[start of SUPPLIED TEXT]

I'm on Windows 10. I use HDMI audio to my monitor from my AMD video card, and I use a set of headphones plugged into the back of my motherboard. I use both often, but right now I need to tediously switch the default playback device to switch between them (sometimes, for reasons I don't yet know how to replicate, I even need to fully disable the device currently making sounds.
This is what I see in the volume mixer after starting my computer up with AMD HDMI as the default, and opening Chrome to watch a video:
When I switch to the Speakers device
I see that it is not assigned any applications, and I see no way to reassign applications:
I can usually hammer all of the applications over to the Speakers device by switching the default playback device, and usually vice versa. But that sometimes that only switches some applications, and sometimes it doesn't do anything. But that's besides the point...
How can I assign an application to a specific audio playback device? The Volume Mixer looks like the right place, but it doesn't seem to do it unless I'm missing something.

[end of SUPPLIED TEXT]

_WHAT TO PRODUCE_. Reproduce the stretch of the Windows audio post from "How can I assign" through "I'm missing something." word for word.

[start of DATA LINES]

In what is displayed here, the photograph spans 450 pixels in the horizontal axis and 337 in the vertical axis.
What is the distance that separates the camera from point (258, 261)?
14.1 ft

[end of DATA LINES]
[start of DATA LINES]

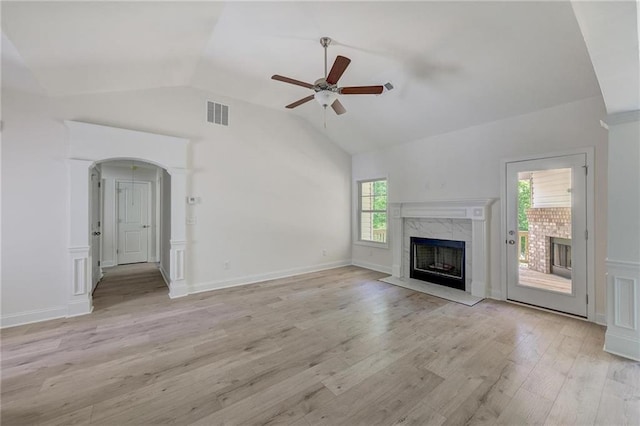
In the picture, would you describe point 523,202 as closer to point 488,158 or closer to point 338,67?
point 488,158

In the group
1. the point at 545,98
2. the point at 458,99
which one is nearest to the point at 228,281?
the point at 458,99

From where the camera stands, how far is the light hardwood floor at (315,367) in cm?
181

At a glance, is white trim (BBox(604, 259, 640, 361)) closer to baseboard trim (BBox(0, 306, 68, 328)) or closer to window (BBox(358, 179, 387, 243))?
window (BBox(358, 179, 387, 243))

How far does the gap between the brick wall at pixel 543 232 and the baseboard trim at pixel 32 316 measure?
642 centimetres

[end of DATA LINES]

_THE SOLUTION_.
How can I assign an application to a specific audio playback device? The Volume Mixer looks like the right place, but it doesn't seem to do it unless I'm missing something.